Born in Santo Domingo, Dominican Republic, January 16, 1980, he moved to New York City with his father and grandmother at age 16. Albert witnessed a shooting at a grocery store and, fearing for their safety, the family moved to Independence, Missour, two months later to join relatives. Pujols, who did not speak any English, joined the baseball team at Fort Usage High School. As a senior, opposing coaches walked him 55 of the 88 times he came to the plate, yet he hit eight home runs in those 33 official at bats, including one that travelled 450 feet. He graduated high school one semester early in December 1988 and accepted a baseball scholarship to Maple Woods Community College—alma mater of legendary baseball manager Casey Stengel–in Independence, located in northern Kansas City. Pujols played shortstop in his first college game, turning an unassisted triple play and hitting a grand slam. He only played one season for the Centaurs, batting .461 with 22 home runs before declaring himself eligible for the Major League Baseball draft.

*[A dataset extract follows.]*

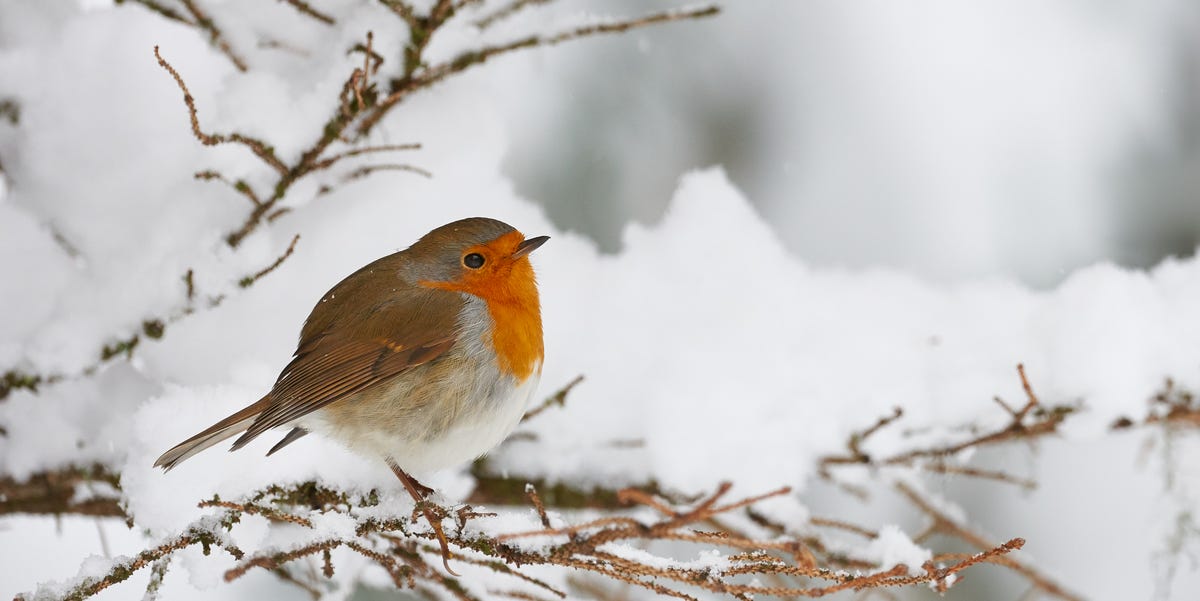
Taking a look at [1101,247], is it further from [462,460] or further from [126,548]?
[126,548]

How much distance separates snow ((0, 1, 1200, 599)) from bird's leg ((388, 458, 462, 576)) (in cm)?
4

Major league scouts were uncertain about Albert Pujols, including his age, what position he would play, and his build. He was not drafted until the 13th round, when the St. Louis Cardinals selected him with the 402nd overall pick. The Cardinals assigned him to the Peoria Chiefs, their single-A affiliate in the Midwest League, at the start of the 2000 season. He played third base and batted .324, with 17 home runs, 32 doubles and 84 RBI in just 109 games. He finished the season in the top-10 in average, doubles, triples, home runs and RBI and was named Midwest League MVP. Pujols was promoted to the Carolina League, where he collected 23 hits and 10 RBI while playing 21 games for the Potomac Cannons before being sent to the Memphis Redbirds of the AAA Pacific Coast League for their late-season pennant drive. Pujols appeared in three regular season games and batted .367 while helping the Redbirds win their first PCL title. He capped his first season in professional baseball—one in which he took an express ride through the entire Cardinals minor league system—by being named MVP of the PCL’s postseason tournament.

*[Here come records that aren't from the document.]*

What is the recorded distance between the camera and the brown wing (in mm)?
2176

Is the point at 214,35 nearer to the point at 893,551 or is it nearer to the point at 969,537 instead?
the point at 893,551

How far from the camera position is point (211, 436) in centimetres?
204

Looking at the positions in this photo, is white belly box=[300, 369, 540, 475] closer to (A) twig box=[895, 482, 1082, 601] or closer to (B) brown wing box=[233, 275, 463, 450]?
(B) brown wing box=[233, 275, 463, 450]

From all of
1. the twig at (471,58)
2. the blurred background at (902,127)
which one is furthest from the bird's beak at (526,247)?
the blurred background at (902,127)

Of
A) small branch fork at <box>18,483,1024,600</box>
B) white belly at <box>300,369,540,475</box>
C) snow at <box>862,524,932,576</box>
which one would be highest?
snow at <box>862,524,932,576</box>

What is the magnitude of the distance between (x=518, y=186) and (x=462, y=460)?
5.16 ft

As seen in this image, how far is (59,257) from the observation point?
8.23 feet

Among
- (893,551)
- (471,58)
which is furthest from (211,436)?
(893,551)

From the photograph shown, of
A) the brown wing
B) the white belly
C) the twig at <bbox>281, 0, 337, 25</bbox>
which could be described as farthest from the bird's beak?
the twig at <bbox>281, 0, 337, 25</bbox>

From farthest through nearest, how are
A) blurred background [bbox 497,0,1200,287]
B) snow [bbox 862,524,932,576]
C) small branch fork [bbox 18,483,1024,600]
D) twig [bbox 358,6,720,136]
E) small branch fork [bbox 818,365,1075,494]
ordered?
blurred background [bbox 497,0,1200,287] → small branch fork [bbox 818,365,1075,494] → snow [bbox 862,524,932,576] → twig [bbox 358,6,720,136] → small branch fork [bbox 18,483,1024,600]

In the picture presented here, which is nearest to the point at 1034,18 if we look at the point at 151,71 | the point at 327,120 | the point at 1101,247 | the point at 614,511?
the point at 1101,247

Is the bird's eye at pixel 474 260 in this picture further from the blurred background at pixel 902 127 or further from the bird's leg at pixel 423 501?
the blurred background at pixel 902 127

In spring training of 2001, Cardinals’ veteran slugger Mark McGuire told manager Tony LaRussa that if he did not put Pujols on the roster, “it might be one of the worst moves of your career.” Pujols made the club and started on Opening Day, collecting a single off Colorado Rockies left-hander Mike Hampton. Four days later, he had three hits—including his first big league home run—and went on to one of the best rookie performances in MLB history [.329 BA, 37 HR, 130 RBI]. Pujols became the first Cardinals’ rookie to make the All-Star Game, won the NL Silver Slugger Award for third baseman and was unanimously voted NL Rookie of the Year. In 2002, he moved to left field and became the first player in major league history to hit over .300 with at least 30 home runs, 100 runs scored, and 100 RBI in his first two seasons. The following year, Pujols clouted his 100th career homer, a game-winner over the Los Angeles Dodgers, and hit 43 home runs while batting a league-leading .359. Pujols moved to first base for the 2004 campaign and won the Silver Slugger Award, the third position at which he won the award. By his fifth season, many fans considered Pujols the best Cardinal since the great Stan Musial as he won his first NL MVP award. He hit 49 home runs in 2006—20 of them game winners—and won the NL Gold Glove Award while leading the Cardinals to a World Series title. In Game 3 of the 2011 World Series, Pujols joined Babe Ruth and Reggie Jackson as the only players to hit three home runs in a World Series game as St. Louis won their second and final title of the Pujols era. “El Hombre” signed with the Los Angeles Angels of Anaheim as a free agent prior to the 2012 season and appeared in 153 games. He struggled with injuries in 2013 and played in fewer than 100 games for the first time in his career. Mr. Pujols bounced back to hit his 500th career homer in 2014 and hit 40 home runs in 2015, the seventh time he hit 40 or more in a season.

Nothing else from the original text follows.